- **Task instructions**
Copy every line of the data below word for word, leaving out the pictures.

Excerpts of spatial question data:
= = =
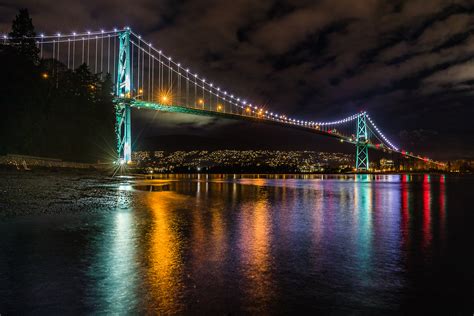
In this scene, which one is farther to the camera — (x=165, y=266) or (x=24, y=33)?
(x=24, y=33)

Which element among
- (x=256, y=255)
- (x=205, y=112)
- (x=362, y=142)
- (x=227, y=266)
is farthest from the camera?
(x=362, y=142)

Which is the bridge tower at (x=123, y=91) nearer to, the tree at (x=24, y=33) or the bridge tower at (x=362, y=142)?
the tree at (x=24, y=33)

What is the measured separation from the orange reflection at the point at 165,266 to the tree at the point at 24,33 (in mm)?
34321

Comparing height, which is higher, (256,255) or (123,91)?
(123,91)

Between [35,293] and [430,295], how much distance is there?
190 inches

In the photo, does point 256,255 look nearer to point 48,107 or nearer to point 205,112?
point 48,107

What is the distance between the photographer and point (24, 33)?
1467 inches

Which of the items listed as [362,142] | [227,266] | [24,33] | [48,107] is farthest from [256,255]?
[362,142]

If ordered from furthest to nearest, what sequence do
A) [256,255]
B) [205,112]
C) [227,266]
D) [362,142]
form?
[362,142], [205,112], [256,255], [227,266]

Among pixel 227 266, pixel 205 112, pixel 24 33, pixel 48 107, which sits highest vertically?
pixel 24 33

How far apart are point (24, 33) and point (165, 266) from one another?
39332 millimetres

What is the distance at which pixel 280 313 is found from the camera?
4.14 metres

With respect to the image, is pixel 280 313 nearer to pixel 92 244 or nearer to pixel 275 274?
pixel 275 274

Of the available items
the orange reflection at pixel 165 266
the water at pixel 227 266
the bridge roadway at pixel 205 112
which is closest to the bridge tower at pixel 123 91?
the bridge roadway at pixel 205 112
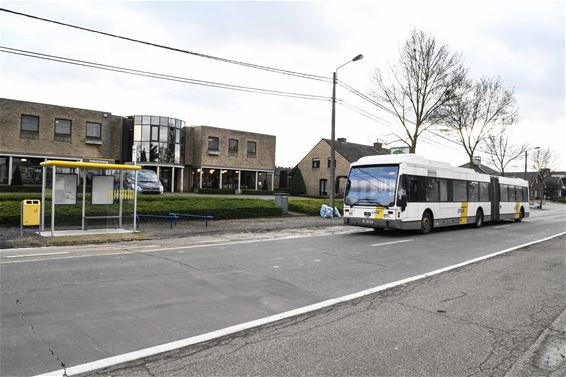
= = =
- **Response**
In this scene, which one is farther to the camera — (x=165, y=266) or (x=24, y=33)?
(x=24, y=33)

Which element among
- (x=256, y=255)
- (x=205, y=112)
- (x=362, y=142)
- (x=227, y=266)
is farthest from the camera?
(x=362, y=142)

Which is the bridge tower at (x=123, y=91) nearer to, the tree at (x=24, y=33) or the bridge tower at (x=362, y=142)?
the tree at (x=24, y=33)

What is the measured separation from the orange reflection at the point at 165,266 to the tree at the point at 24,33 (in mm)?
34321

Comparing height, which is higher, (256,255) or (123,91)?
(123,91)

Between [35,293] and [430,295], how much distance is there?
190 inches

In the photo, does point 256,255 look nearer to point 48,107 or nearer to point 205,112?
point 48,107

What is the distance between the photographer and point (24, 33)?
1467 inches

Which of the items listed as [362,142] | [227,266] | [24,33] | [48,107] is farthest from [256,255]?
[362,142]

If ordered from furthest to nearest, what sequence do
A) [256,255]
B) [205,112]
C) [227,266]
D) [362,142]
form?
[362,142], [205,112], [256,255], [227,266]

Among pixel 227 266, pixel 205 112, pixel 24 33, pixel 48 107, which sits highest vertically?
pixel 24 33

How far apart are point (24, 33) and point (165, 266) from one another?
39332 millimetres

What is the distance at which pixel 280 313 is found from the camera?
4.14 metres

With respect to the image, is pixel 280 313 nearer to pixel 92 244 or nearer to pixel 275 274?
pixel 275 274

Of the available items
the orange reflection at pixel 165 266
the water at pixel 227 266
the bridge roadway at pixel 205 112
which is closest to the bridge tower at pixel 123 91?
the bridge roadway at pixel 205 112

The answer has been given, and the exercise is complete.